-------- Belge --------

TTK’nın 399/1 maddesine göre denetçinin, şirket genel kurulu tarafından, topluluk denetçisinin ise ana şirketin genel kurulu tarafından her faaliyet dönemi ve her halde görevi yerine getireceği faaliyet dönemi bitmeden seçileceği belirtilmiştir. Bununla beraber, yönetim kurulu, seçimden sonra gecikmeksizin denetleme görevini hangi denetçiye verdiğini ticaret siciline tescil ettirir ve bunu Türkiye Ticaret Sicili Gazetesi ile internet sitesinde ilan eder. Maddeden anlaşıldığı üzere birden fazla faaliyet dönemi için denetçi seçilemeyecek olup her faaliyet dönemi için ayrı denetçi seçimi yapılacaktır[20]. Yeni faaliyet döneminde denetçi seçimi yapılmadan mevcut denetçinin görevine devam etmesi halinde, bu denetçinin hazırlayacağı raporlar yok hükmünde olacaktır[21]. Aynı zamanda bir faaliyet dönemini geçen seçimler ve kendiliğinden uzayan denetim sözleşmeleri geçersizdir[22]. Bu düzenlemelere ve sınırlamalara esas olan düşünce, tarafların, görev ve ilişkiyi her dönem için değerlendirmesi ve denetim görevinin bilinçli bir şekilde yerine getirilmesinin sağlanmasıdır[23].

-------- Sağlanan veriler --------

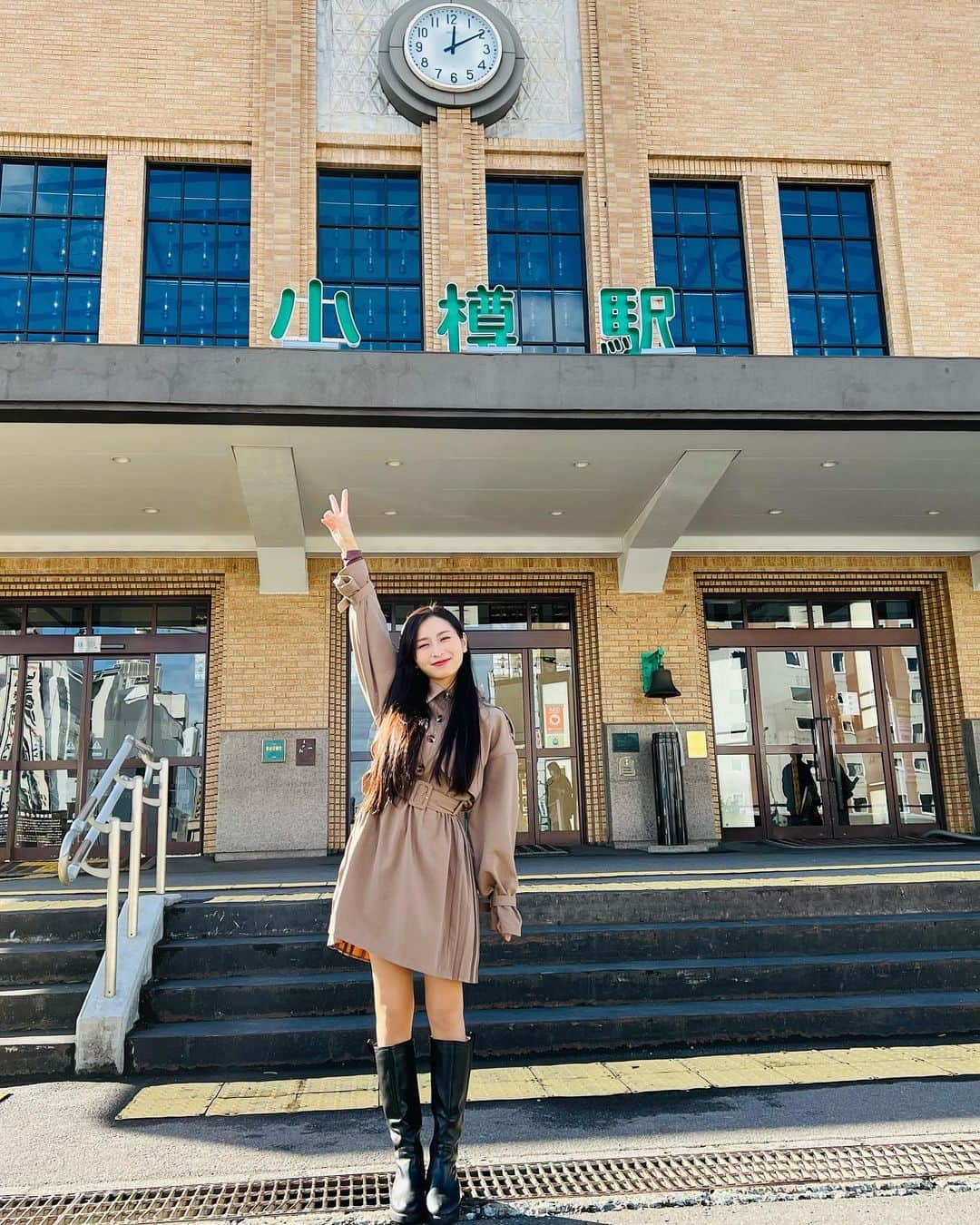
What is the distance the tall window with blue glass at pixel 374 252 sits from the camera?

--------

# Yazılı alıştırma 1:
Denetçi seçimiyle ilgili metne göre topluluk denetçisini hangi organ seçer?
# Yazılı alıştırma 2:
Denetçi seçimiyle ilgili metni son cümlesinin ardından sürdürün.
Satırlar, denetçi seçimiyle ilgili metinden ayrı bir malzemedir.

# Yazılı cevap 1:
Ana şirketin genel kurulu seçer.

# Yazılı cevap 2:
Genel kurulca bağımsız denetçi seçimi yapıldıktan sonra yönetim kurulu tarafından gecikmeksizin, seçilen bağımsız denetçi ile bağımsız denetim sözleşmesi yapılarak denetim görevinin verilmesi gerekir[24]. Denetim sözleşmesi, TTK uyarınca denetim kuruluşu veya denetim üstlenen bağımsız denetçinin seçildiği hesap dönemi için, denetim kuruluşu veya denetim üstlenen bağımsız denetçinin seçiminden itibaren en geç 60 gün içinde yapılır. Bu süre içinde, denetimi üstlenenin yazılı ihtarına rağmen denetlenen işletme sözleşme yapmaktan kaçınırsa, denetimi üstlenen durumu izleyen 10 gün içinde KGK’ye bildirir (BDY m.29/3). Yönetmeliğin ilk halinde bu süreler bulunmamaktaydı ve bu durum zorluklarla neden oluyordu. Bu nedenle yönetmelikte değişiklik yapılarak bu süreler getirilmiştir[25].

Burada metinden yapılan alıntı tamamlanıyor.